Government views cotton as one of the crops that are important in dry weather conditions especially the 2015 /16 season where the Meteorological Services Department has predicted normal to below normal rains.

Under the cotton programme, each household will receive five kilogrammes of seed, chemicals and fertilisers covering a quarter of a hectare. Government will also secure markets for the crop relating to the Government inputs.

Livestock
Because of the low rainfall and dry weather conditions, the livestock industry was affected with livestock experts urging farmers to de-stock to minimise losses due to drought.

According to the Minister of Finance and Economic Development Cde Patrick Chinamasa, the national herd which was supposed to increase by 2 percent

from the current 5,5 million would have to be managed downwards and later on be improved through a restocking exercise.

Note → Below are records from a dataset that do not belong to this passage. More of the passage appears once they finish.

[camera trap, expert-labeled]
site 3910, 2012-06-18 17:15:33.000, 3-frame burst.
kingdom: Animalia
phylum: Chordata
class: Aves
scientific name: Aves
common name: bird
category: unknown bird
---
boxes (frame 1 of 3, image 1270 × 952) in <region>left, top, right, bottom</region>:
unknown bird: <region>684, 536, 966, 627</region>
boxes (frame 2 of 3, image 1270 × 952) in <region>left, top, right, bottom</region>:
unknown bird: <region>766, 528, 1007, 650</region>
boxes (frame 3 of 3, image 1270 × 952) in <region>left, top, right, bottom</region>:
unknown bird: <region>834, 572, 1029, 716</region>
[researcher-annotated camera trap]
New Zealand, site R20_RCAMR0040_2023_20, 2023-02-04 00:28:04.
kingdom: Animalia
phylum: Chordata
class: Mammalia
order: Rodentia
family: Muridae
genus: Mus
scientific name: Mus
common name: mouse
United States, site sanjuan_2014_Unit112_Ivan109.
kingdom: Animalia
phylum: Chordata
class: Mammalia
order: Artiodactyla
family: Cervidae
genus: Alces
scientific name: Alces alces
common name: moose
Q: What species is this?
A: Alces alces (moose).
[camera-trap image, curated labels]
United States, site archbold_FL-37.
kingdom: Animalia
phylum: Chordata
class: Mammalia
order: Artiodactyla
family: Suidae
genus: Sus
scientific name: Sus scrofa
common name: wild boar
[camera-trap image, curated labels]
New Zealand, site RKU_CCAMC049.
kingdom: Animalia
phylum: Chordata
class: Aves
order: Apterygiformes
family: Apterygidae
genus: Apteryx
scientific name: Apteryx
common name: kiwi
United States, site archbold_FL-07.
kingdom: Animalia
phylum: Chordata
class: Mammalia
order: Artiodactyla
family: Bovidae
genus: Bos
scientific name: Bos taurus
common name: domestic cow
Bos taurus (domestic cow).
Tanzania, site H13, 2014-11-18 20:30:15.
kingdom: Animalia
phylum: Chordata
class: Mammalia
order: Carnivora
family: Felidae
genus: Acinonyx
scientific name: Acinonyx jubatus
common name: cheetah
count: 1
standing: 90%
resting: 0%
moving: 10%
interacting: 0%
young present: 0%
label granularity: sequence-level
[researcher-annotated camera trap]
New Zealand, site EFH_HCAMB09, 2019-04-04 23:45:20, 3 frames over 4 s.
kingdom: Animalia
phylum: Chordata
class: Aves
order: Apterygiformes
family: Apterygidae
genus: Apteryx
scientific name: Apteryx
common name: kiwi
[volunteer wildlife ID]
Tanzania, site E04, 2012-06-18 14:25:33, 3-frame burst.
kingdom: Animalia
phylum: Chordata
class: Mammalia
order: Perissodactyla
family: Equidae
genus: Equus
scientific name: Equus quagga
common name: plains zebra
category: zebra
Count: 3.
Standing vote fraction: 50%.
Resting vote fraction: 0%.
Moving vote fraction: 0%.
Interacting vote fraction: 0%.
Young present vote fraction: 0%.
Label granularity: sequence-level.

In 2015, the cattle herd was also threatened by foot and mouth, which continued to spread as a result of increased mixing of wildlife and cattle. Cattle moved in search of water. This resulted in six out of the 10 provinces in the country being affected by the disease, leading to disruption of commercial activities involving cattle and other livestock products.

Government managed to contain the spread of the disease by vaccinating 450 000 cattle while over 600 000 cattle were inspected.

Quarantine zones were established around affected areas and movement of cattle has been banned.

Government will facilitate the importation of some dairy heifers in order to increase the herd from the current level of 28 000. Government will also provide incentives for companies participating in dairy outgrower schemes.

Most farmers described 2015 as a tricky agricultural year but are optimistic of a better 2016.